From a preparation standpoint this was really the only thing that held him back. The fact that he placed as high as he did with such atrocious posing skills shows how good he actually was, but he could never display his physique to its best advantage—not even close—and as a result he lost out on the opportunity to earn a place among the all-time greats. None of what I’ve said here is an attack on Paul’s character or the bodybuilder whose routine I described above. I don’t know either of these men as individuals, and truth be told I have nothing but respect for their accomplishments as bodybuilders. I mention them purely to show what is wrong with modern-day bodybuilding from a presentation standpoint.

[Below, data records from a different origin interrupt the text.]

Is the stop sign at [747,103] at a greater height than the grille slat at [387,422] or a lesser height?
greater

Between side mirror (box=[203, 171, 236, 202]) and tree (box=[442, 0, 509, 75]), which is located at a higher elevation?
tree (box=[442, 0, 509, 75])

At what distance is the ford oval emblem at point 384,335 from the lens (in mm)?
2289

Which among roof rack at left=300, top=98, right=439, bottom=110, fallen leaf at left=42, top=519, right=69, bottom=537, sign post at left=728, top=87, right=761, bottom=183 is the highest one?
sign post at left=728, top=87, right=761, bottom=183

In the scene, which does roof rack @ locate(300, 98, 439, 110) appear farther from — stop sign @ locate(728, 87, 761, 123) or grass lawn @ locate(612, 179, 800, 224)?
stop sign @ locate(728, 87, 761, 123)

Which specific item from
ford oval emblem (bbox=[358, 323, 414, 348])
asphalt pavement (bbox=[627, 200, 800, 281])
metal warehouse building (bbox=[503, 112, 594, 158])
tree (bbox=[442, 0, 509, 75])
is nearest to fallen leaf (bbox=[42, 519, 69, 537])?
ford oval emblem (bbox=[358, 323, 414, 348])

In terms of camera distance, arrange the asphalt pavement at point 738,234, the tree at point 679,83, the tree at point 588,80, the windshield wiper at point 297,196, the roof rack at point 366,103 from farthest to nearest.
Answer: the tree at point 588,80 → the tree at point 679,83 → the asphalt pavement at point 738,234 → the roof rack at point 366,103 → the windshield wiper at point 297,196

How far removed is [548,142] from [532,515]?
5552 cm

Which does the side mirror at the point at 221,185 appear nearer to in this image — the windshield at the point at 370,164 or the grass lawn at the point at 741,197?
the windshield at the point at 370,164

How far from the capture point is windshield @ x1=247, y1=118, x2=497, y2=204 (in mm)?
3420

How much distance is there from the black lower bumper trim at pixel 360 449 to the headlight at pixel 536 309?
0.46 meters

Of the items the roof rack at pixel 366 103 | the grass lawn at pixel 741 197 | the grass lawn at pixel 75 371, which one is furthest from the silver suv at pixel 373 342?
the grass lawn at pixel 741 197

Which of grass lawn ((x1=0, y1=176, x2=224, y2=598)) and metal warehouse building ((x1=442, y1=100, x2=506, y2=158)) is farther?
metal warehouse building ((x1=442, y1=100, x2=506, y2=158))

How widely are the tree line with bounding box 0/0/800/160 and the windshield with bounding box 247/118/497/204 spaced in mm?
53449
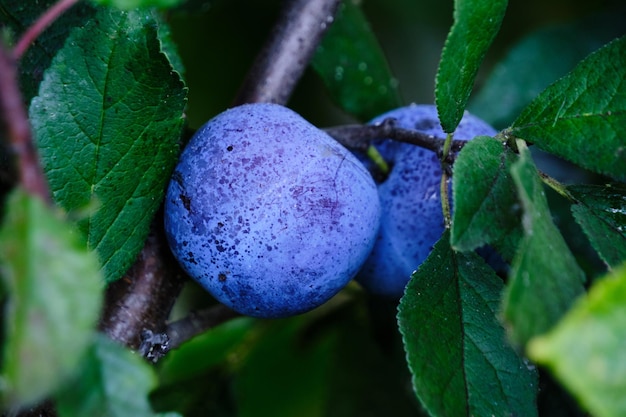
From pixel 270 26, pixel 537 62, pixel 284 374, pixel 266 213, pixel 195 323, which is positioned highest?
pixel 537 62

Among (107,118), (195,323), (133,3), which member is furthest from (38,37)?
(195,323)

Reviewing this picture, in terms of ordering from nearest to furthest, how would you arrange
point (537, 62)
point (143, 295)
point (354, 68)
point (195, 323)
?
1. point (143, 295)
2. point (195, 323)
3. point (354, 68)
4. point (537, 62)

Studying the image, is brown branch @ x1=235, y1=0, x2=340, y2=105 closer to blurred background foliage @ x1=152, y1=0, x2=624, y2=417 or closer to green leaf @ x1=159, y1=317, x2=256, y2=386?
blurred background foliage @ x1=152, y1=0, x2=624, y2=417

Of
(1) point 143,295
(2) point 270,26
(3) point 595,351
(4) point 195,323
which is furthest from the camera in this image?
(2) point 270,26

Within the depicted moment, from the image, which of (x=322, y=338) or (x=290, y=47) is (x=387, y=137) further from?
(x=322, y=338)

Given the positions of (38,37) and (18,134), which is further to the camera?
(38,37)

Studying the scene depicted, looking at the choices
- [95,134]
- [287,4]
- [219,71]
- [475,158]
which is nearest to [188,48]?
[219,71]

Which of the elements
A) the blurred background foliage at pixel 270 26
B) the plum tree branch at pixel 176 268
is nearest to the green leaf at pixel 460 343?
the plum tree branch at pixel 176 268
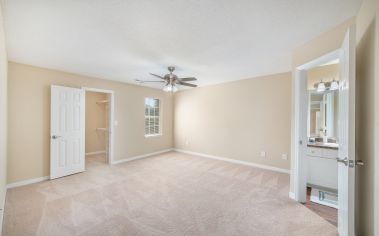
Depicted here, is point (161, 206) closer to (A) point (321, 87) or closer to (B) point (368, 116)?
(B) point (368, 116)

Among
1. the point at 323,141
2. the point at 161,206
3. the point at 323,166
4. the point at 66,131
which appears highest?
the point at 66,131

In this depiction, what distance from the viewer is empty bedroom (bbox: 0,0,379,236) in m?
1.63

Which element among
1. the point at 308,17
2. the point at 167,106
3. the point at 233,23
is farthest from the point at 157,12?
the point at 167,106

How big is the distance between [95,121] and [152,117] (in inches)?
88.7

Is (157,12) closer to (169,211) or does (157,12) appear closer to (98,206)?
(169,211)

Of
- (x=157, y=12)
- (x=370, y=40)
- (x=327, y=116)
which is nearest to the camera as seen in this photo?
(x=370, y=40)

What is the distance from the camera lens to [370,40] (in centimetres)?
151

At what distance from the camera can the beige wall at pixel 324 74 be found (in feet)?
11.1

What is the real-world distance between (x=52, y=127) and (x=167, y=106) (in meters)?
3.63

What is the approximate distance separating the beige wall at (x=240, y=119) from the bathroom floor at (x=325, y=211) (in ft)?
4.91

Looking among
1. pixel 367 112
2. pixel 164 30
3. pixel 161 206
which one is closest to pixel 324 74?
pixel 367 112

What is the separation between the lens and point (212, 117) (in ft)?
17.7

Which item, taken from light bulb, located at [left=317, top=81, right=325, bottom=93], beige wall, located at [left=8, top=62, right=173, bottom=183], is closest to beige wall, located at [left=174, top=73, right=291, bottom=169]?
light bulb, located at [left=317, top=81, right=325, bottom=93]

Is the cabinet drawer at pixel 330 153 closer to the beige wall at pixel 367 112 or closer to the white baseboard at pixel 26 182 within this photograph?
the beige wall at pixel 367 112
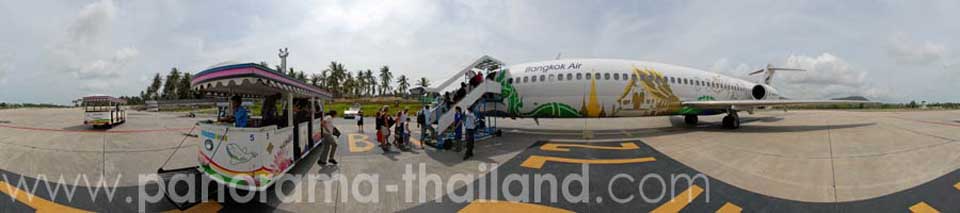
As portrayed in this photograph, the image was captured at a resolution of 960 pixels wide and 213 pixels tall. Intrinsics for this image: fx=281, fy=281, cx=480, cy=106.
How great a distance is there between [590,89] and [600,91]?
0.46m

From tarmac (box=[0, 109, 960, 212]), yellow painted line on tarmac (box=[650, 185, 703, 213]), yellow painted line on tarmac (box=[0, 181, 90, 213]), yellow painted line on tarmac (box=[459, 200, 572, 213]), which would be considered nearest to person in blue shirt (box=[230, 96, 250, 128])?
tarmac (box=[0, 109, 960, 212])

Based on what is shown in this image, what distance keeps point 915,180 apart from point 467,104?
9225 millimetres

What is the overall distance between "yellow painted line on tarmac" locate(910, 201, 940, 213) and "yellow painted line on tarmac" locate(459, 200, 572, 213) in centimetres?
416

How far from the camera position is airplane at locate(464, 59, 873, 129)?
37.9ft

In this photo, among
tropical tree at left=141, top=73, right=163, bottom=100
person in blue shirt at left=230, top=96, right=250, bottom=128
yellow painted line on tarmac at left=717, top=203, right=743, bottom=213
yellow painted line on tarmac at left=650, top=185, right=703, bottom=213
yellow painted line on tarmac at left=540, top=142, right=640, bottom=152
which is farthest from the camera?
tropical tree at left=141, top=73, right=163, bottom=100

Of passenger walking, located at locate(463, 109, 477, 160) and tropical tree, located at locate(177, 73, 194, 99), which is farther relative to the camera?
tropical tree, located at locate(177, 73, 194, 99)

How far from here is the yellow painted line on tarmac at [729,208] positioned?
3509 millimetres

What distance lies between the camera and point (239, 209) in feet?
11.9

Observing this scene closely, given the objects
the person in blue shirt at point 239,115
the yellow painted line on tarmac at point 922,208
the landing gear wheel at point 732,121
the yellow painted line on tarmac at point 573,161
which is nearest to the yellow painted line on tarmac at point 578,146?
the yellow painted line on tarmac at point 573,161

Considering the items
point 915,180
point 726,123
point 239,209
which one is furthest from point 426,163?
point 726,123

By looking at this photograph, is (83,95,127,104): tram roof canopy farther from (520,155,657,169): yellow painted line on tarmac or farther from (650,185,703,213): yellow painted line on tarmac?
(650,185,703,213): yellow painted line on tarmac

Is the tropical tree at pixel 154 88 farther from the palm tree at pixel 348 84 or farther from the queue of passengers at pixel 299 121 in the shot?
the queue of passengers at pixel 299 121

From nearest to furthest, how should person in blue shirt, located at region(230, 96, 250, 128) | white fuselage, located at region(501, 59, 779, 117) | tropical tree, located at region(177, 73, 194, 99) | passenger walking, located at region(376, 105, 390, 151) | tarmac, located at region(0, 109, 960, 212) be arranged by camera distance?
1. tarmac, located at region(0, 109, 960, 212)
2. person in blue shirt, located at region(230, 96, 250, 128)
3. passenger walking, located at region(376, 105, 390, 151)
4. white fuselage, located at region(501, 59, 779, 117)
5. tropical tree, located at region(177, 73, 194, 99)

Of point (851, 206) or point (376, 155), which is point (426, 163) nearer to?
point (376, 155)
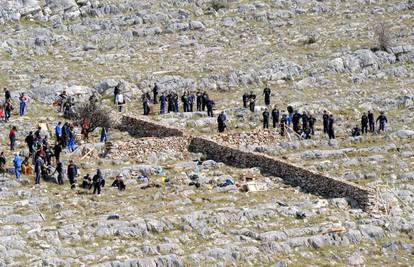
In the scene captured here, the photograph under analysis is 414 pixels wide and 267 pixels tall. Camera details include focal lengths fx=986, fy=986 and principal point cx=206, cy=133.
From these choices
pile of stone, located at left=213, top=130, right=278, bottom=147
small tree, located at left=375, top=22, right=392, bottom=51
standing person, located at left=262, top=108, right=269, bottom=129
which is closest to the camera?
pile of stone, located at left=213, top=130, right=278, bottom=147

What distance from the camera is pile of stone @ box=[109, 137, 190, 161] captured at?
45031 mm

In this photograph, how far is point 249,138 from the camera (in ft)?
156

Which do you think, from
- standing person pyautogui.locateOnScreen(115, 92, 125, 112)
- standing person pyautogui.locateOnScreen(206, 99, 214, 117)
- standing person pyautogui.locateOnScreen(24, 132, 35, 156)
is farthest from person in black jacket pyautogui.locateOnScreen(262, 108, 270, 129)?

Although Paul may be somewhat of an extreme example, the overall level of talent seen in the pro ranks today is by FAR the worst it has ever been, with the vast majority of pros demonstrating “amateurish” posing skills at best. This shouldn’t be happening on a pro stage…ever, yet we see it all the time and it is damaging the sport. This brings me to my next point. People are constantly talking about the loss of the classic physique in modern bodybuilding, but one of the major reasons for its absence is the inability/refusal of today’s bodybuilders to properly duplicate classic poses. It’s not that they don’t have the potential to hit these shots, or that they are too big to do them effectively. No. They simply lack the skill and flexibility (and in many cases the desire) to pull them off. Unlike the mandatories, which are pretty straightforward in their performance, many of the classic poses (particularly the twisting shots) require a degree of bodily control that most current pros just don’t have, as well as the ability to do a vacuum (which can be learned with specialized training).

The bottom line is that there are a lot of guys competing today who could do much more than they are, but by placing posing at the bottom of their priority list they are missing out on the opportunity to show the world just how good they could really be. Even if they spent just 2-3 hours a week during prep perfecting their routine and overall presentation (not for the sake of the routine itself, but for the sake of displaying their physique to the best of its ability), they would not only improve their chances of earning a higher placing, but they would be taken more seriously as competitors. After all, it is hard to take someone seriously when they don’t take themselves seriously. Sorry if that ruffles anyone’s feathers, but that’s how I see it. This is a sport which, at its very foundation, is based on the “pose”. Without posing there is no bodybuilding competition, so if you don’t want to pose at a high level, why compete in a “professional” sport which revolves around posing? That would be like someone who doesn’t like to run deciding to compete as an Olympic distance runner…or someone who doesn’t like to model taking up professional modeling. Like I said earlier, it makes no sense to dedicate 10-20 years of one’s life to ultra-dedicated training and nutrition, only to shit all over those efforts by failing to display the end result in the most effective way possible.